Pour ce concert, le Philharmonique de Radio France mettait à l’honneur le post-romantisme autrichien avec Mahler et Bruckner. Malgré la proximité géographique et temporelle des deux compositeurs, il faut admettre qu’il y a tout un monde entre les lieder oniriques et bariolés de Des Knaben Wunderhorn et la monumentale Quatrième Symphonie du maître de Sankt Florian programmée en deuxième partie. Les deux œuvres se font néanmoins les témoins d’une fin de XIXe siècle où résonnent les appels d’un cor venu d’un autre temps.
Retenons de la première partie, celle consacrée à Mahler, surtout la présence d’Ekaterina Gubanova et de Dietrich Henschel. Les rôles sont clairement répartis d’emblée : c’est la mezzo qui chante les comptines sur les bagues et les jeunes filles, tandis que le baryton revêt l’uniforme du soldat. Notons pour Gubanova avant tout une diction remarquable, loin de ce que l’on pouvait attendre de la chanteuse plutôt habituée au répertoire italien et russe. Forte de sa présence travaillée, elle captive son auditoire tant par ses compétences musicales certaines que par la richesse de son timbre onctueux. Avec autant de moyens, les différents éclairages nous transportent d’une humeur à l’autre : « Das irdische Leben » et ses allures de « Erlkönig » nous fait trembler, tandis que l’on se prend à rêver et s’alanguir avec « Rheinlegendchen ».
Ces effets de contrastes, Dietrich Henschel les maîtrise également. Si la présence est un rien monolithique dans « Lied des Verfolgten im Turm », la tension ne tardera pas à se défaire pour notre chanteur, qui nous fera frissoner dans « Wo die schönen Trompeten blasen ». C’est surtout vocalement que nous devons émettre quelques réserves. Malgré tous ses efforts pour accrocher sa voix dans le masque, le baryton ne se défait pas d’une émission assez tendue dans les aigus. La puissance et le métal pourraient rappeler le placement particulier d’un Fischer-Dieskau dans Mahler, mais on ne se défait pas de l’impression d’un geste vocal pénible pour le chanteur. Le registre grave quant à lui est souvent couvert par un orchestre pourtant léger, mais c’est ici que l’excellente diction vient au secours d’une voix qui ne porte pas suffisamment, garantissant une compréhension parfaite durant toute la performance.
Dans cette première partie, Eliahu Inbal brille non seulement par la clarté et la précision de sa baguette, mais aussi par sa capacité à rester à l’écoute de nos deux solistes. Les marches de verbunkos ne sont (heureusement) pas tonitruantes, le chef préférant les habiter d’une vivacité contagieuse.

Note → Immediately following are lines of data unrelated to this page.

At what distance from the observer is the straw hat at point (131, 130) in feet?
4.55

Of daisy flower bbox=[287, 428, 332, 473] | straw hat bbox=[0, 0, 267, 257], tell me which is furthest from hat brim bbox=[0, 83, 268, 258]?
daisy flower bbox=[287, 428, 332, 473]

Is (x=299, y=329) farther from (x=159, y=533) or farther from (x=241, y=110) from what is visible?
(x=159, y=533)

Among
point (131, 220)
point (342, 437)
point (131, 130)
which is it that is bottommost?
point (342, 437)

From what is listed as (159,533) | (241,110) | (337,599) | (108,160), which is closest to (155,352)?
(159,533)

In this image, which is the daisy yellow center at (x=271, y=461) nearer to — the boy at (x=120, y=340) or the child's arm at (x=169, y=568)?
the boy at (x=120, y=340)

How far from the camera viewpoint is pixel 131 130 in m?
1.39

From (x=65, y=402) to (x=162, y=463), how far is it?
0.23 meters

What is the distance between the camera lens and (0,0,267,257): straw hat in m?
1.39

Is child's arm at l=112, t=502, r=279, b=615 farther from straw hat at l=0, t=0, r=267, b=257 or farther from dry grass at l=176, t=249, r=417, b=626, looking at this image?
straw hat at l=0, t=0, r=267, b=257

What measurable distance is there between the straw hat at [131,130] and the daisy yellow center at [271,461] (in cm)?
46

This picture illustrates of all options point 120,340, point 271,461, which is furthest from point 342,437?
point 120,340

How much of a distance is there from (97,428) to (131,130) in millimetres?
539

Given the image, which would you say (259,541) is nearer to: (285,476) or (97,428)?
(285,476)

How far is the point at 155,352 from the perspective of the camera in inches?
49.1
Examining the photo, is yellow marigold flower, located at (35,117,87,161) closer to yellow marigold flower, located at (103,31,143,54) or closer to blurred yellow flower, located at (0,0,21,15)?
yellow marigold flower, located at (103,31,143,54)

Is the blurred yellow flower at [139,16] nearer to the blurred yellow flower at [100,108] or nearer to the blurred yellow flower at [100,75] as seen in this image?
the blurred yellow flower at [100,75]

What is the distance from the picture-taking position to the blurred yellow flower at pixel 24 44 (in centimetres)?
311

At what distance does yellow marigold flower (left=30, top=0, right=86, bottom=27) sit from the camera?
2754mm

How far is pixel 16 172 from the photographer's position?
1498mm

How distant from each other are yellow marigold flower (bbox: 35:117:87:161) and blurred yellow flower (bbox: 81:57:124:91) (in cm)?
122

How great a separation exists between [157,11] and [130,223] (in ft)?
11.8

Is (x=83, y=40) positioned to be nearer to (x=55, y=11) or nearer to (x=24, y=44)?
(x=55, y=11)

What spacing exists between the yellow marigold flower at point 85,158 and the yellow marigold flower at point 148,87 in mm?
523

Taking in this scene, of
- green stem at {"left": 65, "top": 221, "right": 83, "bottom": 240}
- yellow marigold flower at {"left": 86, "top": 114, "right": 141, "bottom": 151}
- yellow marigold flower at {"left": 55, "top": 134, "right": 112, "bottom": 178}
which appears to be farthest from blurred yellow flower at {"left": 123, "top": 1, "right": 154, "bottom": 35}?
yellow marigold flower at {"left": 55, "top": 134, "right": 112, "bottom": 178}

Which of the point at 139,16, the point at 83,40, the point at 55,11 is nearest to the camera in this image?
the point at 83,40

Après l’entracte, nous quittons le cor merveilleux de Mahler pour retrouver celui de Bruckner, dans cette introduction surréelle que sont les premières minutes de la Romantique. Tout le monde retient son souffle, et le cor solo (magnifique Antoine Dreyfuss) s’avance sur le tapis de cordes préparé par le chef. Le premier mouvement tonitruant fait place à un adagio qui laisse la part belle aux grandes phrases dans les pupitres de cordes. Le Scherzo étrange dans ses contrastes ne fait que nous préparer à l’écrasant finale, où dans une coda au bord du précipice, Bruckner retient notre haleine jusqu’à l’éclatant Mi bémol Majeur conclusif. Dans cette symphonie « romantique » mais tout de même bien médiévale, avec ses allures de cathédrale gothique, c’est surtout le sens de la construction de Eliahu Inbal qui frappe. Avec une direction taillée dans le vif, le chef fait se volatiliser les longueurs de la partition, et tire tous les registres de son orgue gigantesque pour s’assurer un succès bien mérité auprès du public de la Philharmonie.